Is there any wonder then that this country has remained poor, ravaged by disease, lack, famine, and backwardness? At the time the two men wrote their seminal book, they declared that the standard of life in North Korea was, unfortunately, comparable to those in a typical sub-Saharan African country, but a tenth of the average standard of living in Portugal and Spain.
In the South, just across the line, things were and have remained different. The economy was organised on a market system that permitted private enterprise and entrepreneurship. Economic institutions paved the way for investment and trade, as the political leaders encouraged and invested in education, which provided a highly educated workforce for South Korean companies. Again, is there any wonder that the South Korean economy has progressed astronomically, rising to the position of the 10th largest economy in terms of gross domestic product?
South Korea is also Asia’s fourth-largest economy after China, Japan, and India. It has produced powerful industrial giants, including the Chaebols, that dominate its industrial landscape, with their products in automobiles, electronics, and telecommunications reaching all parts of the world, including Nigeria. When you read about Hyundai, LG, Samsung and others, you will appreciate the power of a state giving direction to economic players.

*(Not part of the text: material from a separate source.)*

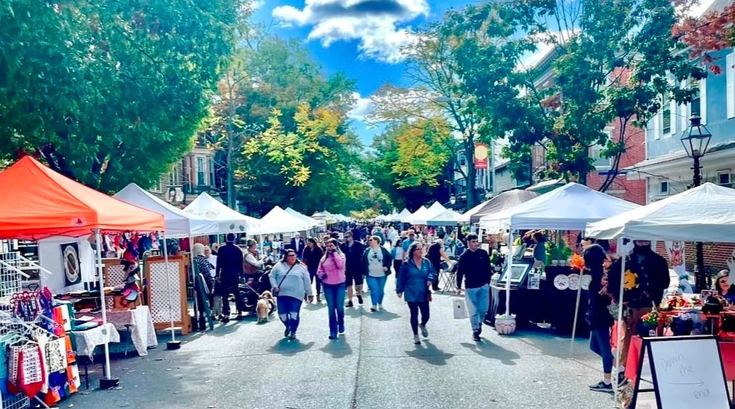 Bordentown Cranberry Festival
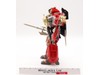 Servo Drago Zenon Superhuman Samurai Syber Squad 1994 Playmates Action Figure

A similar contrast exists, according to Acemoglu and Robinson, in the city of Nogales. Like the line on the 38th parallel, there is a fence running through the city, with both sides not only in different countries but also, fundamentally in different political settings.
North of the fence, there is Nogales Arizona, located in Santa Cruz County. It is on the United States’ side of the fence. It had at the time the book was written, an average household income of $30,000 a year, with most teenagers in school and the majority of adults being high school graduates. South of the fence, just a few metres away, is Nogales Sonora, where life is completely different. Although it is located in the relatively prosperous part of Mexico, the average yearly income here for households is just about a third of what those in Nogales Arizona earn. In contrast to their counterparts in the north of the fence, most adults here do not have high school degrees, just as most teenagers are not in school.
As in the case of the Koreas, the difference was not due to cultural or geographic differences. Both were the same. The difference that separated them was the system of government, a market economy versus a repressive government that only began to change in 2000.
Until the unification of East Germany and West Germany following the fall of the Berlin Wall on November 9, 1989, the two halves of what used to be the same country were miles apart in terms of development and quality of life. For 28 years, West Germany, run on market principles, prospered far above the East.
What have all these to do with Nigeria? Everything. It is becoming abundantly clear that whether the people proper or perish, it has everything to do with the government, the institutions that it permits, and those it disallows.
As in other countries of the world, the fate of Nigeria is intricately tied to the proclivities, inclinations and choices of the government in power at any point in time. Whether our young people will stay and prosper here, or they will choose to run away, is entirely up to the government, now and in the future.